■ DOCUMENT SEGMENT ■
━━━━
Change doesn’t have to be a bad thing

It might not be as bad as it seems. Going beyond the initial shock and forced changes, you will start to see the positives. A difference in people and ourselves that could have lasting benefits. Not just the amazing volunteering that has been seen to help the NHS and the country, but a change where people are starting see the benefits of health, both physically and mentally.

Mental Wellbeing

A big part that provides balance in our mental health is the emotional regulation system. The emotional regulation system has three parts to it:

  1. Threat - We do things because we are under threat. We have a deadline at work to keep; we run faster in race if someone is trying to overtake us or perhaps a threat response to something more sinister to our safety.
  2. Drive – The intrinsic drive for an improvement. We will work harder to get recognition, maybe a promotion or pay rise; we are driven to train harder to try and get a PB.
  3. Soothe - This is something that we don’t often think about, in my mind this is what we need to refill, to replenish the Threat/ Drive bank account.

The Soothe is the time we take for ourselves, to look after ourselves. Such as, a long soak in a bath, time to read, do art, write, do yoga, do mindfulness, anything that is restful and will help you be reflective and relax. Take time out. In our busy lives this is so often pushed to one side due to other demands that come with a modern lifestyle. So perhaps lockdown will help with that, perhaps we will come out more reflective than before?

image credit: Adrian Davis, 2013

Putting into practice

As a recurrent depressive my threat, drive and soothe balance is one of the many things I have to manage. So much so that I have a self-soothe box. A physical box of things that if I open, it will remind me of things that make me happy and soothe my anxiety and negative thoughts. It has photos to make me smile, things like an art kit, a Rubik’s cube, tea bags, my favourite book, all things that remind me to take that break and just breathe. Here are some other tips and pointers that may be useful for you to maintain a balance during these unique times:

  • Stay Connected. With modern communications, this is easier than ever. I have found even group video calls, be that running, training or work, does lift my spirits.
  • Stay Active. Thankfully, we can still go out to exercise; doing some form exercise has well documented benefits. Some people are seeing the lockdown as a focus to help them get fitter with regular exercise and stretching. Check out our training programme for supporting your mental health.
━━━━
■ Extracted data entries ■
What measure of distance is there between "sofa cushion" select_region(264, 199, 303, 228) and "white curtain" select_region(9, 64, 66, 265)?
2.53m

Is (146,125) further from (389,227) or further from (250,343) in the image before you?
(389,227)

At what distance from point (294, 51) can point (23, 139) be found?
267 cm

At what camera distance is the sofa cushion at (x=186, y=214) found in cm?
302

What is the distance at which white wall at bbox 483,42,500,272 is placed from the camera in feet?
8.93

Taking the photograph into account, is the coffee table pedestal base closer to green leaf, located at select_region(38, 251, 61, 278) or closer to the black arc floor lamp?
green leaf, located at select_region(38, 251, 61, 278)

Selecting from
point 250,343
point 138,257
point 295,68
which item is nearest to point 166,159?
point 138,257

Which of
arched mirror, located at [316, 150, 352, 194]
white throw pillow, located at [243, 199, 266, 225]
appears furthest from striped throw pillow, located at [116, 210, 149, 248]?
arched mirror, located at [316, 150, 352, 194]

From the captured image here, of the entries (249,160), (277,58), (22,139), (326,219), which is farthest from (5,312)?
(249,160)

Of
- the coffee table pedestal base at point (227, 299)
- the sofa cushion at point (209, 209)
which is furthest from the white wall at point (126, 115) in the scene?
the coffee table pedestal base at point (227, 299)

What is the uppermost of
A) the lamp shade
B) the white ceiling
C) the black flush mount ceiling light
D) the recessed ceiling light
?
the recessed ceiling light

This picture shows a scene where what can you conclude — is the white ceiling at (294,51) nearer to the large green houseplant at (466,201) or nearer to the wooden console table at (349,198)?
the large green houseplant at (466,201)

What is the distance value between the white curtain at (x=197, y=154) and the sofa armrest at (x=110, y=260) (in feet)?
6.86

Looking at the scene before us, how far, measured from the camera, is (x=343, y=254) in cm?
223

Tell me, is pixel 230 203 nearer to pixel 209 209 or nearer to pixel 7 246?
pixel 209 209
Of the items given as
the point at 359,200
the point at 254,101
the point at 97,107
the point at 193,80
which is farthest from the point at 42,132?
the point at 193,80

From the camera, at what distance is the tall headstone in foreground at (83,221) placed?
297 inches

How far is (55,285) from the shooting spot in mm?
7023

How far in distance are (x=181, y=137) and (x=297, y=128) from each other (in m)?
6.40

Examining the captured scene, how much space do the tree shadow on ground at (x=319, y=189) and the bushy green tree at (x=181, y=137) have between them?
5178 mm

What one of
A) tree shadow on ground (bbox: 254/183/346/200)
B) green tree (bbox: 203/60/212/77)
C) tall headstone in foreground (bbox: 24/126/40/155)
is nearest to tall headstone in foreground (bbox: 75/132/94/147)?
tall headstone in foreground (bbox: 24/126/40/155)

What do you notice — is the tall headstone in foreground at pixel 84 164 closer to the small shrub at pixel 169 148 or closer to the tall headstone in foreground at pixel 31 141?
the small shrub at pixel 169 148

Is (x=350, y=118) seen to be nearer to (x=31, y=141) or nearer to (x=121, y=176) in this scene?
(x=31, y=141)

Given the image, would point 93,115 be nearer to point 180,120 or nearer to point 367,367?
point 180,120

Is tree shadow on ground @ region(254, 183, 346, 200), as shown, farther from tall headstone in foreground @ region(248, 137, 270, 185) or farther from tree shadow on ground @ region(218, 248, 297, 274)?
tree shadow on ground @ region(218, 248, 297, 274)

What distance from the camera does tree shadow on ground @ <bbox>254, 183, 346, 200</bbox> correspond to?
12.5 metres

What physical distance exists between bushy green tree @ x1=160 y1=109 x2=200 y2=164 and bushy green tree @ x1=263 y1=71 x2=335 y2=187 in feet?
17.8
━━━━
■ WHAT TO WORK ON ■
A: In the piece on change and mental wellbeing, what three parts make up the emotional regulation system?
B: Resume the piece on change and mental wellbeing from the point where it stops.
The records were drawn from a separate source unrelated to the text.

■ EXPECTED RESPONSES ■
A: Threat, Drive and Soothe.

B:
  • Take notice. Appreciate what you have and the world around you. Take time to appreciate the good things around you and in your life. This is something I struggle with the most and need to work on.
  • Love yourself. Take some time to look after yourself, do that self soothe, treat yourself in some way, a long soak in the bath, make some time to read that book, enjoy watching the sunrise.
  • Remain Positive. Think of the best-case scenario rather than the worst. Avoid negativity, for instance not looking at the news after a certain time in day, or limit your exposure to things that have a negative effect on you.
  • Plan a Routine. Plan ahead, have an aim, let others you live with know the plans, let them be part of these plans. Establishing a routine can help you achieve what you want and get you one step closer to your goals.
  • Control the Controllables. Accept what you can control and don’t worry about what you can’t. Saying aloud or writing down what you are anxious about and identifying the things you can’t control will help with that acceptance.
  • Give Something. Even if it is a smile, saying thank you. Obviously, the volunteer side of the coronavirus situation has been amazing, but if you are not in position to help, a smile costs nothing. The other day I was out running and a fellow running going the other way gave me a big smile, it really lifted my spirits. When we do go out to shop or for exercise it so easy to look at people with a suspicion, worry and concern. Once you have realised, they are not threat and are in the same situation as you - SMILE, it can make a big difference!